Hallucinations
“Hallucinations”
If you ask anyone using LLMs what the biggest challenge with using them is, “Hallucinations” is one of the first answers that will come up. That is LLMs “make stuff up”. They “invent facts” of all kinds, famously inventing case law that the lawyer did not validate.
One. What LLMs Do
The word “hallucination” suggests a misunderstanding of what LLMs are doing. It implies that there’s a distinction between what an LLM is doing when it generates true and accurate text and what it’s doing when it “doesn’t know the answer”.
When I tell you about my holiday at the beach, I’m remembering something I experienced. When I tell you about my holiday on the moon, I’m making up a story. But, for an LLM, these two outputs involve precisely the same process. LLMs are just numbers flowing through huge matrices of other numbers; there is no “know” or “don’t know”, there’s no “remember” or “learned”, let alone “made up”. There’s just a probability distribution that indicates what word would probably come next in the kind of text that was in its training data.
This also means that LLMs don’t “know” when they’re “unsure” of something. There is no way for an LLM to attach a probability or likelihood to the veracity of its own output. The only probabilities it knows are those of the next word appearing in a sequence of text, completely devoid of meaning (let alone truth).
So, the phenomenon we call hallucination is a judgement entirely dependent upon us and has nothing to do with the LLM.
Two. Fixing the Problem
The fact that we use the word “hallucination” means we don’t really know what LLMs are doing. And that means we also don’t know how to fix the problem. Ever since ChatGPT launched, we’ve been waiting for different providers to release bigger models trained on more data. “The more parameters, the less hallucination”, we believe. But this problem is not going to go away if we give LLMs more weights or more training data. Again, it’s what they do. It’s also not going to go away if we give them more context. So all the talk about “RAG” (Retrieval-Augmented Generation) solving the problem of hallucination is also completely mistaken. It helps with this phenomenon, but it doesn’t change the fact that, again:
LLMs are just numbers flowing through huge matrices of other numbers; there is no “know” or “don’t know”, there’s no “remember” or “learned”, let alone “made up”. There’s just a probability distribution that indicates what word would probably come next in the kind of text that was in its training data.

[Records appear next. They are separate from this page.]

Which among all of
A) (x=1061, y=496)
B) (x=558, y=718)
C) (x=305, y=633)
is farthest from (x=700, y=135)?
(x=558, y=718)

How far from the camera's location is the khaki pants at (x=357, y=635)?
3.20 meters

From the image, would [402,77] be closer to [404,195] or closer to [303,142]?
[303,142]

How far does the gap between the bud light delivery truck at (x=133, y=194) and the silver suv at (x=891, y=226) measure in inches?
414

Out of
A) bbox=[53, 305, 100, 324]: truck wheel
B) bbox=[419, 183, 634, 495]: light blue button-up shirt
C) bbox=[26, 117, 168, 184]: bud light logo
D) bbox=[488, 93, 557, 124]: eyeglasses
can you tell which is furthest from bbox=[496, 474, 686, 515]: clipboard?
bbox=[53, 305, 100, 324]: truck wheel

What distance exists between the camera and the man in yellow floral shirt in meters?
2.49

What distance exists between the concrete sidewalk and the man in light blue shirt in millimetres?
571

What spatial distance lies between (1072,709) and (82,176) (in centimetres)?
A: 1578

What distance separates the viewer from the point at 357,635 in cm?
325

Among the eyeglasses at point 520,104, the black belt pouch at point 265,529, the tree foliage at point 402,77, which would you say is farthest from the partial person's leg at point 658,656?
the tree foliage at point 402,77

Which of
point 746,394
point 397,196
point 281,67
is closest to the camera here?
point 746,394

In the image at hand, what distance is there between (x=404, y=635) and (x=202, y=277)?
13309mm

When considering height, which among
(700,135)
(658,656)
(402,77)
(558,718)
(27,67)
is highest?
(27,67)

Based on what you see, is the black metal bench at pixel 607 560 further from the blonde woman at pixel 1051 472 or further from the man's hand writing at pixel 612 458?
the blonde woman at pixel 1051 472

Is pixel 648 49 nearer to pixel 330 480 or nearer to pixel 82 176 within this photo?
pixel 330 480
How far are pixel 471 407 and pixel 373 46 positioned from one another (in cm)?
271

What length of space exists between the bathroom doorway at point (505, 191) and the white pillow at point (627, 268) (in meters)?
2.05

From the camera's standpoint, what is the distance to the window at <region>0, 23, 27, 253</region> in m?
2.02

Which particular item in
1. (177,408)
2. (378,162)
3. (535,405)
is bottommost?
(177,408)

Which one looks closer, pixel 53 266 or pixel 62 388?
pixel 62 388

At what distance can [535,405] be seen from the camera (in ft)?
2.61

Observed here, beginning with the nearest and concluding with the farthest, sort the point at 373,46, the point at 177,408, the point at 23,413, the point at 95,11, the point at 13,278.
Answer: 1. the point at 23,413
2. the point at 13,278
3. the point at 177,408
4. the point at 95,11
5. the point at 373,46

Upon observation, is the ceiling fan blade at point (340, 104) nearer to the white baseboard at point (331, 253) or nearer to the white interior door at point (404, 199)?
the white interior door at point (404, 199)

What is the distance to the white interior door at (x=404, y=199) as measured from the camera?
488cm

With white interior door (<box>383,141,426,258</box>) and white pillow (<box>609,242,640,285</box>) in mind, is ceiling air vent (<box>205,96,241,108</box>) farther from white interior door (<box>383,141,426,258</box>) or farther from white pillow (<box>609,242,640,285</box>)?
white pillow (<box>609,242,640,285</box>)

Using the word “hallucination” seems (to me at least) to suggest that there is a way to fix it. But it’s literally what they’re designed to do.
Another way to think of this is that LLMs are designed to produce sequences that look like human-created text and appear to have meaning. That process produces both accurate statements and “hallucinations”, because both “accurate statements and hallucinations” are “sequences that look like human-created text and appear to have meaning”.
Three. What LLMs Are
I deferred this point to the end, because it’s well known, and I think the first reason is more important. But the last concern I have with “hallucination” is that of anthropomorphism. I am concerned that we’re giving LLMs too much implicit agency.

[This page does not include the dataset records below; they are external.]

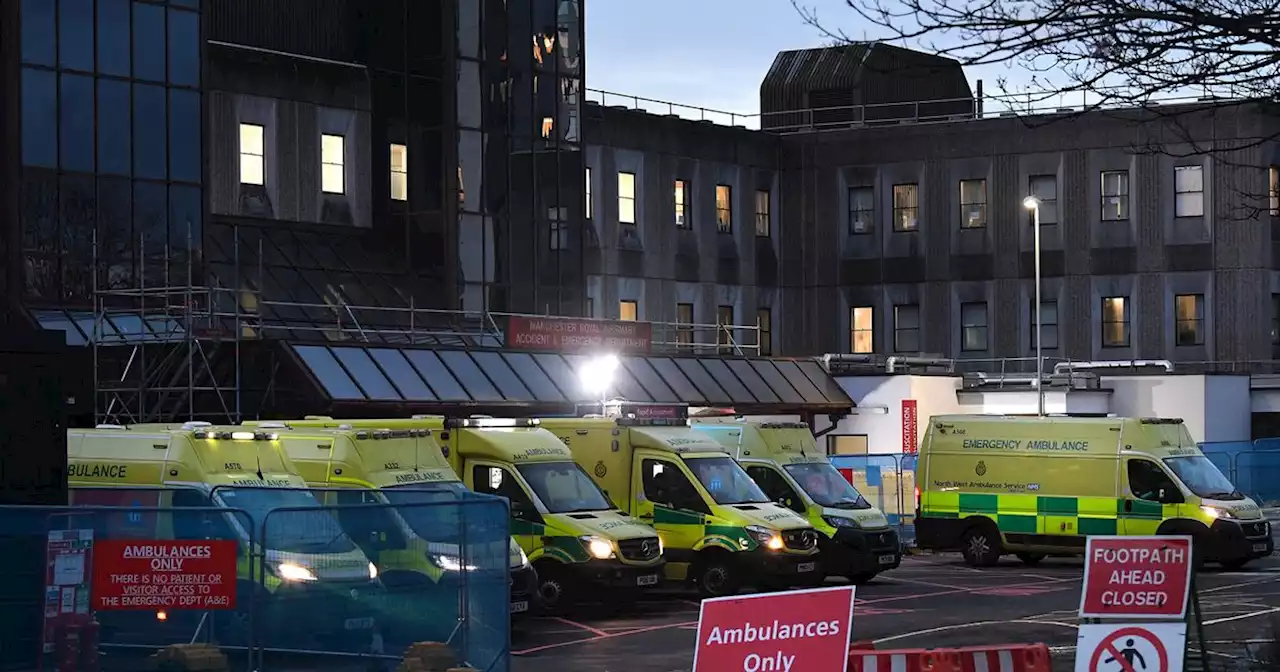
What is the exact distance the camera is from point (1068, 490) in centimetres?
3531

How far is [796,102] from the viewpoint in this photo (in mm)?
78062

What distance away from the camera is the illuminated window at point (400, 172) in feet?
179

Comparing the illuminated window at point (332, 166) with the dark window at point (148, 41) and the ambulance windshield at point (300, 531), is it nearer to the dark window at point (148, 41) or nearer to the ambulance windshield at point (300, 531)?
the dark window at point (148, 41)

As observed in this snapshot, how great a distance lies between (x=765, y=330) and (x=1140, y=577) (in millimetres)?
53714

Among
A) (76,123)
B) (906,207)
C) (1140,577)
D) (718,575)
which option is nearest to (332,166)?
(76,123)

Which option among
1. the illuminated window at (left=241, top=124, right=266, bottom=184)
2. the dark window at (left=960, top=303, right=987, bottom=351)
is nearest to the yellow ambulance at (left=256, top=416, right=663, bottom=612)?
the illuminated window at (left=241, top=124, right=266, bottom=184)

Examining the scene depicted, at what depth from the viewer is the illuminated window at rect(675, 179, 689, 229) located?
219 feet

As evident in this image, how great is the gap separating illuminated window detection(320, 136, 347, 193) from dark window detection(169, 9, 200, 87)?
7.88 meters

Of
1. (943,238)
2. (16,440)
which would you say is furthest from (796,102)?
(16,440)

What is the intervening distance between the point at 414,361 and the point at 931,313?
94.5ft

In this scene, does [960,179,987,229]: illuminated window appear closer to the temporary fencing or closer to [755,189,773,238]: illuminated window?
[755,189,773,238]: illuminated window

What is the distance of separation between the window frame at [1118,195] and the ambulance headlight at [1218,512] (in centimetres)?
3163

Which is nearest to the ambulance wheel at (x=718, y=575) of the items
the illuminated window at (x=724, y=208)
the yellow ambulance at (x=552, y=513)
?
the yellow ambulance at (x=552, y=513)

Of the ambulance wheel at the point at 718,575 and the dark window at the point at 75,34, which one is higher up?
the dark window at the point at 75,34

There’s a host of problems with giving LLMs agency. Perhaps the most troubling one is that I see people deferring responsibility to them. I hear the logic “we let people do this task and they don’t get 100% accuracy, so we may as well let the LLM do it”. That argument is fine for tasks with a high threshold for error (i.e., low cost of inaccuracy). But it is a stupid argument in cases where errors matter, because an LLM will never be held responsible.

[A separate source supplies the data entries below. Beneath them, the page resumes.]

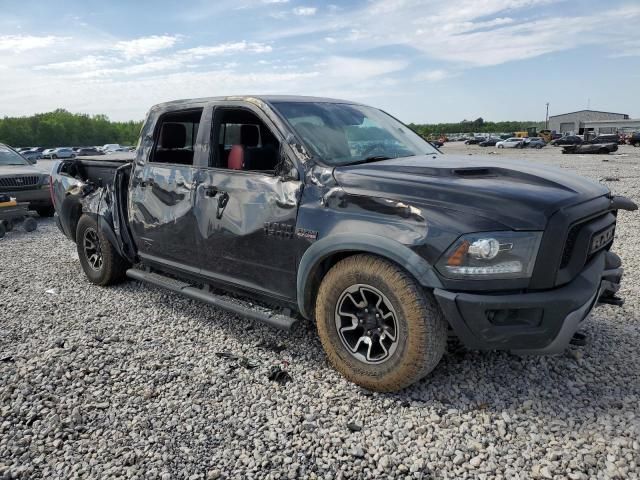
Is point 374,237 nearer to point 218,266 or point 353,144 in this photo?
point 353,144

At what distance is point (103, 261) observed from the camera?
5.37m

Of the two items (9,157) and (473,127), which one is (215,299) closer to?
(9,157)

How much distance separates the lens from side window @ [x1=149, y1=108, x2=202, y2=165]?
4625mm

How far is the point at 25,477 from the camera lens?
2.54 meters

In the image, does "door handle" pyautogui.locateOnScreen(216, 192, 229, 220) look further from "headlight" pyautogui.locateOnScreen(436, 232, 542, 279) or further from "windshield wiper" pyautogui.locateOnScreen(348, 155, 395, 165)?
"headlight" pyautogui.locateOnScreen(436, 232, 542, 279)

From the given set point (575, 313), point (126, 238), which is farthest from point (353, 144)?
point (126, 238)

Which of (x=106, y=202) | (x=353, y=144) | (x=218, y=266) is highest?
(x=353, y=144)

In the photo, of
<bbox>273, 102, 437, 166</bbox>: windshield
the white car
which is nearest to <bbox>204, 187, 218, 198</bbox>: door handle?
<bbox>273, 102, 437, 166</bbox>: windshield

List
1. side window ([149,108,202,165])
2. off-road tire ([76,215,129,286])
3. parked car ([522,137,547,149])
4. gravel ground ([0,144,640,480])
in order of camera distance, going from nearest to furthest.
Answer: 1. gravel ground ([0,144,640,480])
2. side window ([149,108,202,165])
3. off-road tire ([76,215,129,286])
4. parked car ([522,137,547,149])

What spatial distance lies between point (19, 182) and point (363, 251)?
31.6 feet

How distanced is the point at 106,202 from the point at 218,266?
195 centimetres

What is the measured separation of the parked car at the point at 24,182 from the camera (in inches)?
396

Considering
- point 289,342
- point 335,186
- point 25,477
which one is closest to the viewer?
point 25,477

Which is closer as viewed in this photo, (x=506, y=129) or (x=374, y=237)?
(x=374, y=237)
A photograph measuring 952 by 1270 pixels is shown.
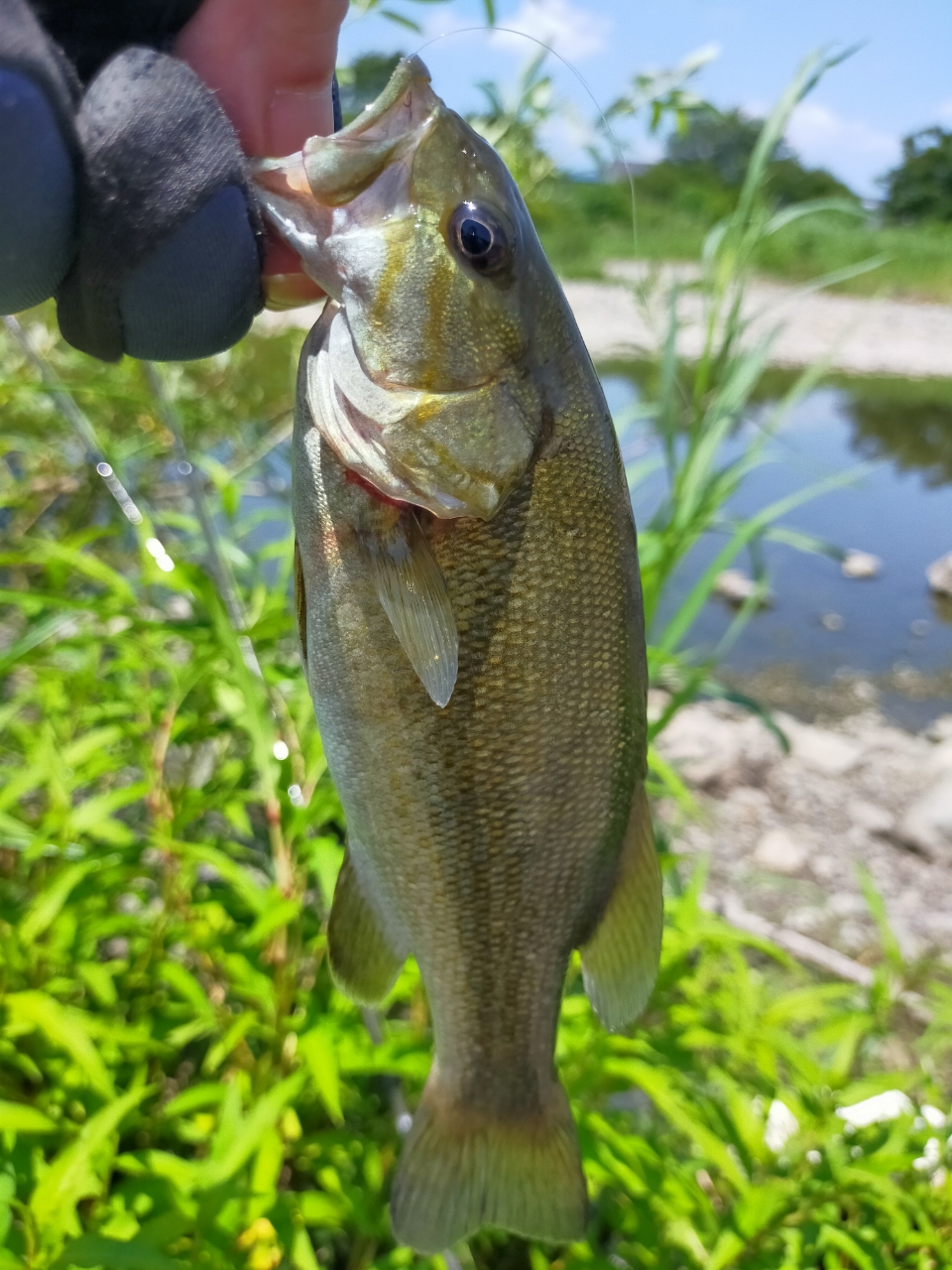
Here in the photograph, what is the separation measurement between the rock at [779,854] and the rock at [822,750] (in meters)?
0.85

In addition, we have the insane “research” that Anthropic has done to figure out whether LLMs might turn evil when we scale them up enough. Don’t get me wrong, I mostly love Anthropic. But this research is just nonsense, and it comes from this confused anthropomorphized view of what LLMs are. The fact that we use the language of hallucination is indicative of the fact that, at least subconsciously, we don’t know what they are: again, numbers flowing through matrices of other numbers.
Three. The Solution
I don’t know the solution. Some people have suggested:
- BS (you can expand that in your own mind)
- Confabulations
- Probably a bunch of others.
I don’t like either of these options, because they still have the problem of anthropomorphization. The problem with finding a new word is that I want one that communicates either that “hallucinations” are the same thing as any other thing that LLMs produce (which obviates the need for a word), or I want to communicate that “hallucinations” are a subjective judgement we are making (which would really help remove agency). But I don’t have a good word to propose and, collectively, we’ve basically settled on hallucination. So what are ya gonna do except complain at the internet?